Mike nodded but kept his eyes on the ground. He didn’t believe in the treasure. He’d never come right out and said that, but it was obvious to Olive.

He was wrong, though. Hattie’s treasure was real. She felt it in her bones, especially when she was out here in the bog; she knew she was close. And Mama had been right: they were going to be the ones to find it. Now, without Mama, it was all up to her.

The treasure called to her, whispered, pulled on her, told her not to give up. That this could be the day.

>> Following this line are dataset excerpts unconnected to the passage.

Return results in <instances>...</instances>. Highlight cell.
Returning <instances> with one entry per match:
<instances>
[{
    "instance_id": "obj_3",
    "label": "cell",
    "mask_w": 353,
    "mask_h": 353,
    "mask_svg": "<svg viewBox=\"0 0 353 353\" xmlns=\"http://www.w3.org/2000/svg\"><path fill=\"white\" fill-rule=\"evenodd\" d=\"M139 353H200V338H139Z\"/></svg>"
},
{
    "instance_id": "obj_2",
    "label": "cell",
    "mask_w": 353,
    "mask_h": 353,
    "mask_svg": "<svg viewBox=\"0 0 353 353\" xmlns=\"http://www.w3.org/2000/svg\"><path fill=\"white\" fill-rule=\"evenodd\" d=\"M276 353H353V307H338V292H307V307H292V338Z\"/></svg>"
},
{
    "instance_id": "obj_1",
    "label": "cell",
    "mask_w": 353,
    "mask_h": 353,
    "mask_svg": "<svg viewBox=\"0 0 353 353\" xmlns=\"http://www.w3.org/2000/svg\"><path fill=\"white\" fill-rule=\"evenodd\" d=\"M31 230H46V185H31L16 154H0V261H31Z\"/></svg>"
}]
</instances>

Keep looking, it seemed to say.

You’re so close.

Some people, they were afraid of the bog. They said Hattie’s spirit was out there, and she was angry, looking for revenge. They said that if you went after dark, you’d see her walking across the bog, that the pink lady’s slippers that bloomed in the woodlands around the edges sprung up in the places where she’d stepped.

Olive had seen plenty of lady’s slippers but never a ghost. She’d come at night, setting her alarm for one a.m. and keeping the clock under her pillow so her dad wouldn’t hear it. He was a heavy sleeper and was always sound asleep by midnight. She’d come on full moons and sat by the edge of the bog, begging Hattie to show herself, begging her to leave a clue about where the treasure might be. But the only figures who ever materialized there in the bog were very much alive: hunters and hikers sometimes; but at night, it was older kids who’d come out on dares to get high, fool around, drink beer, and piss on the old foundation of Hattie’s house, daring her to come forward.

    “Come on and show yourself, witch!” a boy hollered once while Olive watched from her hiding spot behind a big tree. Olive held her breath, wished Hattie would come forward, scare the crap out of the kid and teach him a lesson. No such luck.

“Careful, she’ll put a curse on you,” the girl who was with him squealed.

The boy laughed, cracked open another can of beer. “Let her try. She ain’t nothing but a pile of bones sunk down at the bottom of the bog.”

Olive picked up a rock then and threw it deep into the center of the bog, where it landed with a huge splash.